[Records drawn from a dataset]
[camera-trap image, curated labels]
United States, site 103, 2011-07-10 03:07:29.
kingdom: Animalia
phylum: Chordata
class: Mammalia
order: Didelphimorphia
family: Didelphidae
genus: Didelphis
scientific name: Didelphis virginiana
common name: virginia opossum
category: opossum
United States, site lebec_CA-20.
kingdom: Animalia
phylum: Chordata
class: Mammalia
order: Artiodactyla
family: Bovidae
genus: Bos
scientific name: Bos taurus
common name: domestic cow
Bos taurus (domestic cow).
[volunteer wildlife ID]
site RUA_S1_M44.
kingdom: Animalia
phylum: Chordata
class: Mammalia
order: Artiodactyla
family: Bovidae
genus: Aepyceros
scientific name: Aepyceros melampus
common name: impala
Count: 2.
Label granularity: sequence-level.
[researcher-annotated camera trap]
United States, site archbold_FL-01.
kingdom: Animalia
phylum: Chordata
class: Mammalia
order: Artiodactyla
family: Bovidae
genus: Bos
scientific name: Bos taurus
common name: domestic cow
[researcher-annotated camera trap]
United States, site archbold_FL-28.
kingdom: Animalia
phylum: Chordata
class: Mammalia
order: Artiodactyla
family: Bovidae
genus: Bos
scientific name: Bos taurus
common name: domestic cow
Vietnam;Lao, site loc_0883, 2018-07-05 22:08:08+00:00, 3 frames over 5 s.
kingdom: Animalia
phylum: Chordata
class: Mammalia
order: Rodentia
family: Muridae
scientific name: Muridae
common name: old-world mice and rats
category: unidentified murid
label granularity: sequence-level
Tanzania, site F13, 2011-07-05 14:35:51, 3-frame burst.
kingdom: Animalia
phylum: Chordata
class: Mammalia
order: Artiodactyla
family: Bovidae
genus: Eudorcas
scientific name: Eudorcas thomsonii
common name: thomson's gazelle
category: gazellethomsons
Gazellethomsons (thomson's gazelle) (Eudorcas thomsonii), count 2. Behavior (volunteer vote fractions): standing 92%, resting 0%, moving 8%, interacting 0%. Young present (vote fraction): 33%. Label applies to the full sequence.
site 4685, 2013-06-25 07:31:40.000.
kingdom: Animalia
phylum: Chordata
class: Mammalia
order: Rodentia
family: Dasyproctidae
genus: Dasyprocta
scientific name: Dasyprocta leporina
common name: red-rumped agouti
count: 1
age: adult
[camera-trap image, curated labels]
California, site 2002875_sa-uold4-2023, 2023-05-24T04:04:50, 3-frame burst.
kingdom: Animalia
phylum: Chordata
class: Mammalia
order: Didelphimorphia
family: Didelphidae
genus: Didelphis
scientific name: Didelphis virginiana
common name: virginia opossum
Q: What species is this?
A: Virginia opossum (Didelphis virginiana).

» Task goal
Exactly as they stand above, write out the entries.

» Output of the exercise
[camera-trap image, curated labels]
United States, site 103, 2011-07-10 03:07:29.
kingdom: Animalia
phylum: Chordata
class: Mammalia
order: Didelphimorphia
family: Didelphidae
genus: Didelphis
scientific name: Didelphis virginiana
common name: virginia opossum
category: opossum
United States, site lebec_CA-20.
kingdom: Animalia
phylum: Chordata
class: Mammalia
order: Artiodactyla
family: Bovidae
genus: Bos
scientific name: Bos taurus
common name: domestic cow
Bos taurus (domestic cow).
[volunteer wildlife ID]
site RUA_S1_M44.
kingdom: Animalia
phylum: Chordata
class: Mammalia
order: Artiodactyla
family: Bovidae
genus: Aepyceros
scientific name: Aepyceros melampus
common name: impala
Count: 2.
Label granularity: sequence-level.
[researcher-annotated camera trap]
United States, site archbold_FL-01.
kingdom: Animalia
phylum: Chordata
class: Mammalia
order: Artiodactyla
family: Bovidae
genus: Bos
scientific name: Bos taurus
common name: domestic cow
[researcher-annotated camera trap]
United States, site archbold_FL-28.
kingdom: Animalia
phylum: Chordata
class: Mammalia
order: Artiodactyla
family: Bovidae
genus: Bos
scientific name: Bos taurus
common name: domestic cow
Vietnam;Lao, site loc_0883, 2018-07-05 22:08:08+00:00, 3 frames over 5 s.
kingdom: Animalia
phylum: Chordata
class: Mammalia
order: Rodentia
family: Muridae
scientific name: Muridae
common name: old-world mice and rats
category: unidentified murid
label granularity: sequence-level
Tanzania, site F13, 2011-07-05 14:35:51, 3-frame burst.
kingdom: Animalia
phylum: Chordata
class: Mammalia
order: Artiodactyla
family: Bovidae
genus: Eudorcas
scientific name: Eudorcas thomsonii
common name: thomson's gazelle
category: gazellethomsons
Gazellethomsons (thomson's gazelle) (Eudorcas thomsonii), count 2. Behavior (volunteer vote fractions): standing 92%, resting 0%, moving 8%, interacting 0%. Young present (vote fraction): 33%. Label applies to the full sequence.
site 4685, 2013-06-25 07:31:40.000.
kingdom: Animalia
phylum: Chordata
class: Mammalia
order: Rodentia
family: Dasyproctidae
genus: Dasyprocta
scientific name: Dasyprocta leporina
common name: red-rumped agouti
count: 1
age: adult
[camera-trap image, curated labels]
California, site 2002875_sa-uold4-2023, 2023-05-24T04:04:50, 3-frame burst.
kingdom: Animalia
phylum: Chordata
class: Mammalia
order: Didelphimorphia
family: Didelphidae
genus: Didelphis
scientific name: Didelphis virginiana
common name: virginia opossum
Q: What species is this?
A: Virginia opossum (Didelphis virginiana).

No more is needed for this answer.